Please continue the article about the 2020 Cotton and Rice Conservation Systems Conference in Memphis, beginning after its final sentence.

TEXT PROVIDED »
^^^^^^^^^^^^^^^^
February 10, 2020
For 23 years, the Cotton and Rice Conservation Systems Conference has promoted sustainable production practices.
That trend continued at the recent conference in Memphis with more than 100 speakers offering insights into conservation techniques that preserve natural resources and improve production efficiency.
"We've charted new territory for agriculture," said John LaRose, conference chairman, in his welcoming remarks to the 23rd annual conference.
He praised speakers, including farmers, consultants, university scientists and industry representatives for working "in a united effort," to develop more sustainable production systems through "innovation and state-of-the-art research."
Other general session speakers targeted specific issues and challenges facing agriculture.
"Looking for markets for cottonseed is a challenge," said Coley Bailey, Mississippi cotton farmer and Cotton Incorporated board member.
He said the textile industry's desire to source sustainably grown cotton offers a challenge but possibly a bigger opportunity for the industry. "We have to tell our story," he said. "And we have a big story to tell. The environmental impact of polyester micro-fibers washing into rivers, streams and oceans, and poisoning fish could shift consumer preference from synthetics to cotton, a natural biodegradable fiber."
More demand, he added, likely will precipitate a rise in cotton prices. "Polyester will respond but Cotton Incorporated will double down on our sustainable message."
He cited the new U.S. Cotton Trust Protocol as a positive step toward "telling the world about the sustainable practices of cotton."
^^^^^^^^^^^^^^^^
SOURCE MATERIAL »

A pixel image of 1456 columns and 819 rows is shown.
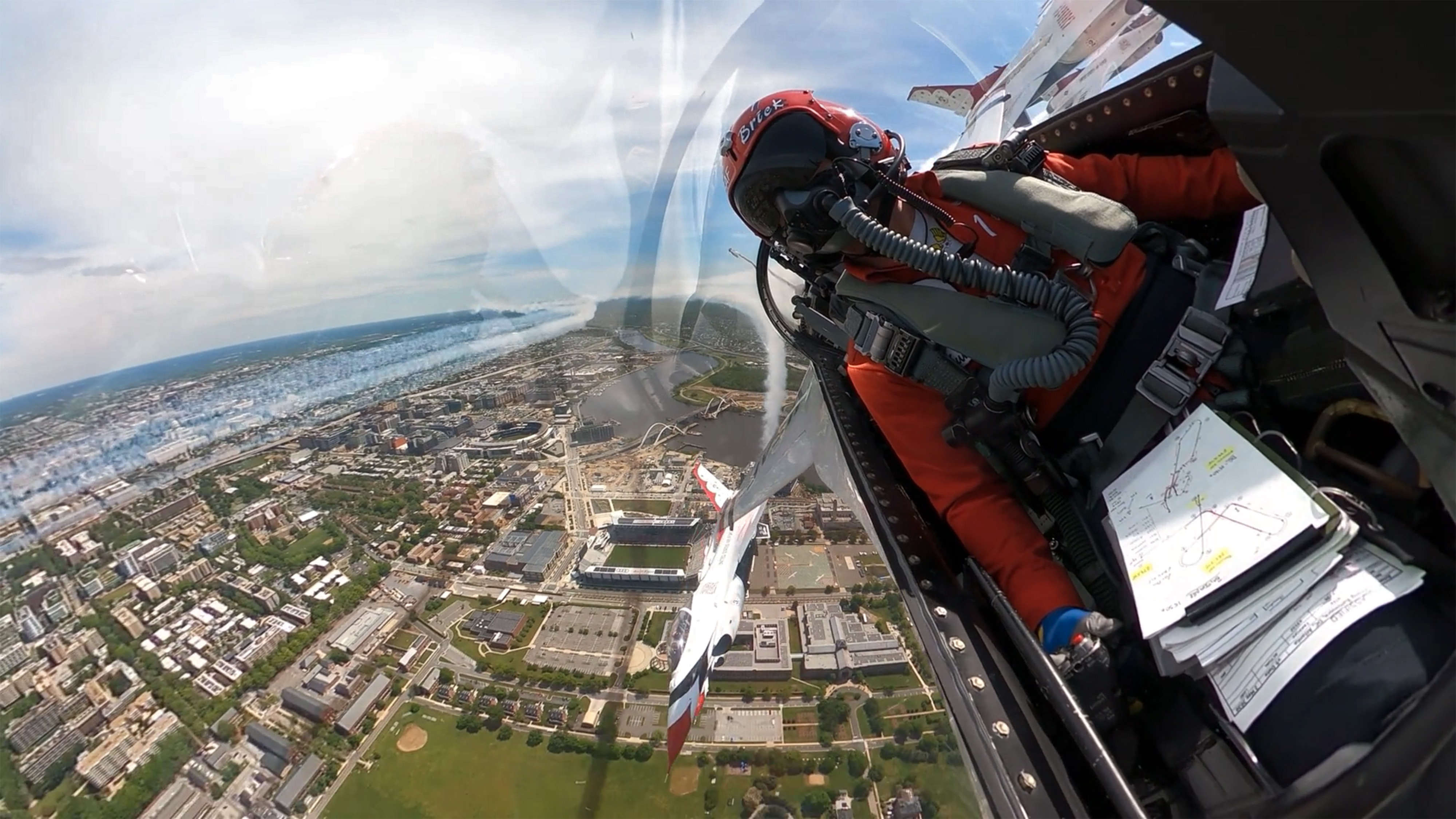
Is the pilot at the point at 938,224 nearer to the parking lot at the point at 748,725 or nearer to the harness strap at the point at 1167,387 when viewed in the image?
the harness strap at the point at 1167,387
^^^^^^^^^^^^^^^^
ANSWER SECTION »
Jason Krutz, director, Mississippi Water Resources Research Institute at Mississippi State University, cautioned farmers not to take water availability for granted.
He explained that west Texas farmers once pulled as much as 2,000 gallons of water a minute from the Ogallala aquifer. They pull a fraction of that now, and Krutz said some have considered the possibility that the region could revert to dryland production or rangeland.
"How do we farm dryland acreage in the Mid-South?" he asked. "We don't want to face that. That's what the MWRRI is working on."
He said funding from the U.S Geological Survey will help address the Mid-South water issue.
Krutz said improvements in rice irrigation has shown a 40 percent reduction in water use, enough to "irrigate every acre of cotton and corn in the region."
Water conservation, he said, will be critical for the region.
Derek Haigwood, Arkansas farmer and director, United Soybean Board, said USB is actively pursuing sustainability investments.
He also noted the board is looking at new soybean disease threats. "USB is focusing research on methods to combat Cercospora leaf blight. "This has typically been a Southern disease, but it is moving north," he said. "We've seen significant losses, but a lot of folks are working to find ways to combat it." Researchers are looking at resistant cultivars and chemistry solutions.
Abiotic stress, weather, also damages soybeans annually, Haigwood said. "I wonder how many 100-year weather events we can have. I've seen three 100-year floods and one 100-year drought. What can we do?"
He said flood tolerance studies under way may produce seed that will survive in wet years. "We are not there yet, but we are getting there," he said.
A word on trade
U.S. Trade Ambassador Greg Doud, addressing the conference remotely from Washington, D.C., said recent events offer hope for U.S. agriculture trade.
He cited passage of the U.S.-Mexico-Canada Agreement (USMCA) trade deal as a positive for agriculture. He also cited a trade pact with Japan, Phase 1 of the U.S./China agreement and a South Korean agreement as good news for agriculture.
Doud said the 86-page Phase 1 China trade document includes 27 pages related to agriculture and 57 specific Chinese commitments to agriculture. "We also have specific timelines," he said, "and real enforcement teeth."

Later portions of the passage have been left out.